**** MATERIAL SHOWN

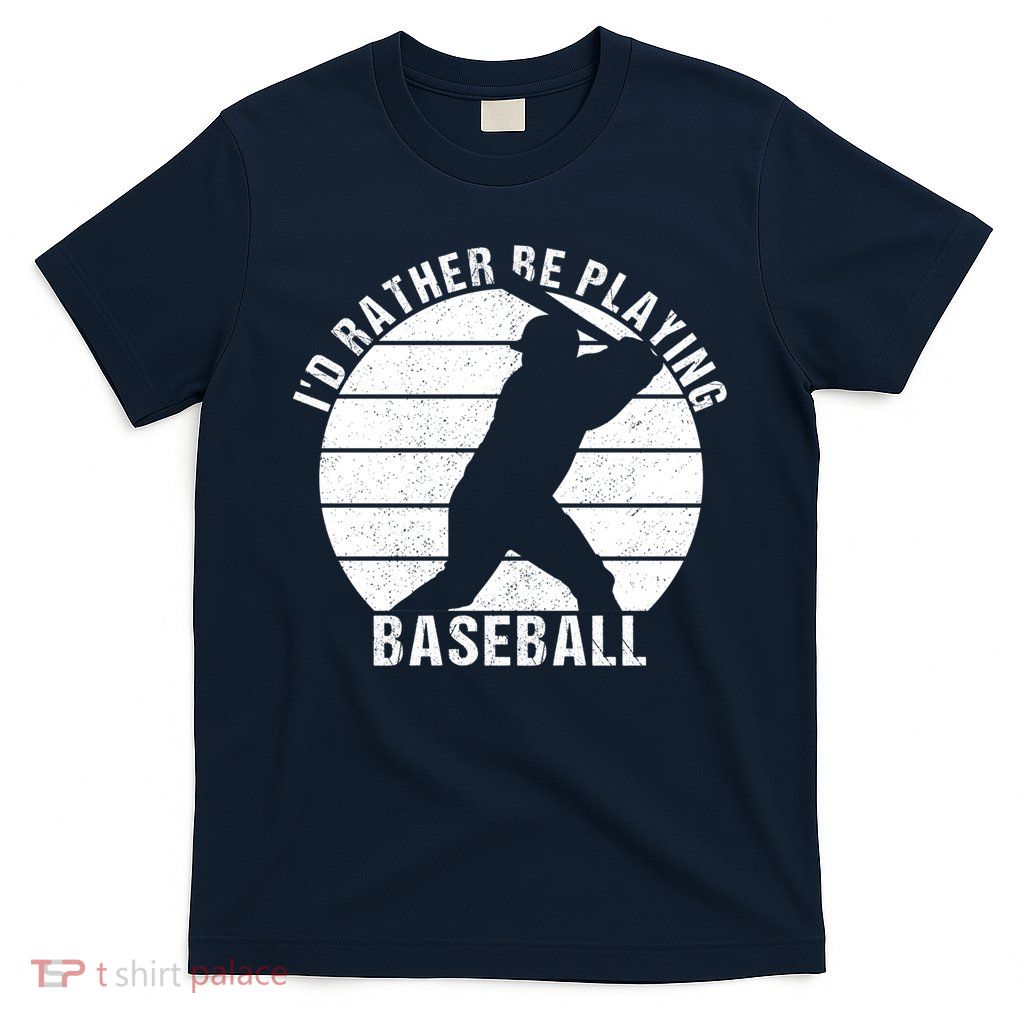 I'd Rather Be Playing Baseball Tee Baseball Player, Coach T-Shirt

********
**** MATERIAL SHOWN

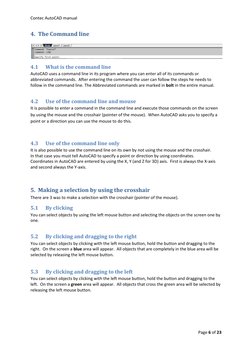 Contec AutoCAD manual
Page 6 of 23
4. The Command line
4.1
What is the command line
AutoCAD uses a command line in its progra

********

-- WORK TO BE COMPLETED --
Would you output, from the records above, exactly the run of lines that starts at the line containing "4. The Command line" and ends at the line containing "AutoCAD uses a command line in its progra", and only that run?

-- EXERCISE SOLUTION --
4. The Command line
4.1
What is the command line
AutoCAD uses a command line in its progra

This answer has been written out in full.